News ID: 4155
Publish Date: 23 April 2012 - 18:56
Renewed tension between Washington and Kabul after Afghan president tells Dana Rohrabacher he would not be welcome

An outspoken critic of the Karzai government, US congressman Dana Rohrabacher was barred on Sunday from entering Afghanistan. Photograph: Gerald Herbert/AP

GUARDIAN -- Relations between the US and Afghanistan's president, Hamid Karzai, came under renewed strain after a senior Congressman highly critical of the Kabul government was barred from entering Afghanistan.

Congressman Dana Rohrabacher, Republican chairman of the House foreign affairs subcommittee on oversight and investigation, has been an outspoken opponent of Karzai. Rohrabacher has engaged with other Afghan leaders about a more decentralised form of government for Afghanistan and called for a US investigation into alleged government corruption.

He had been leading a delegation to Afghanistan but was stopped in Dubai on Friday on his way to Kabul. The other members of the delegation had visas for Afghanistan but Rohrabacher did not.

According to his press spokeswoman, the US secretary of state, Hillary Clinton, personally intervened to convey a message from Karzai that the congressman would not be welcome and asking him not to continue to Kabul.

Rohrabacher was still in Dubai on Sunday but scheduled to depart on Monday.

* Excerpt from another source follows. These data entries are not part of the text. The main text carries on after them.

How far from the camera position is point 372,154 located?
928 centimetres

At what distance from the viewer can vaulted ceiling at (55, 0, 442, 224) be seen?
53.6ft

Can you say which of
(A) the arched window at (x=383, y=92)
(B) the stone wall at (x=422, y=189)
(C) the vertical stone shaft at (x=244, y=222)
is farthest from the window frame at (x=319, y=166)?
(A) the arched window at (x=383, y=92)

Karzai has repeatedly infuriated the Obama administration with his sharp public criticism of the US, even as Washington spends billions of dollars on security and aid in Afghanistan.

Blocking entry to a member of Congress adds to the growing tally of incidents that have strained ties.

"This doesn't look great a month before Chicago," a senior diplomat in Kabul said.

Nato is due to hold discussions at the Chicago summit next month on future relations with Afghanistan, and the US and its allies are expected to seal an agreement for long-term funding of the Afghan police and army.

Tara Olivia Setmayer, communications director for Rohrabacher, said: "Karzai told the state department he was not welcome and secretary Clinton personally conveyed that sentiment to Mr Rohrabacher and asked him not to continue on to Kabul with his fellow members. Out of respect, he obliged."

Setmayer said Rohrabacher had been a vocal critic of government corruption and "the US's failed strategy of foisting a western-style democracy from a central government in Kabul. He has advocated involving the former Northern Alliance factions in the government, much to the chagrin of Karzai."

Rohrabacher has been in discussion with Afghan leaders for several months about a less centralised form of government. In January the Afghan foreign ministry criticised what they saw as interference by the congressman in Afghanistan's domestic affairs, after a meeting with several opposition leaders in Berlin.

Rohrabacher has had a long and colourful association with Afghanistan dating back to the 1980s when he accompanied mujahideen forces fighting the Soviet Union. He became personal friends with many of the commanders who, with the support of US forces, toppled the Taliban government. Among them was Uzbek leader Abdul Rashid Dostum with whom Rohrabacher remains in dialogue, and whom the delegation met on Sunday.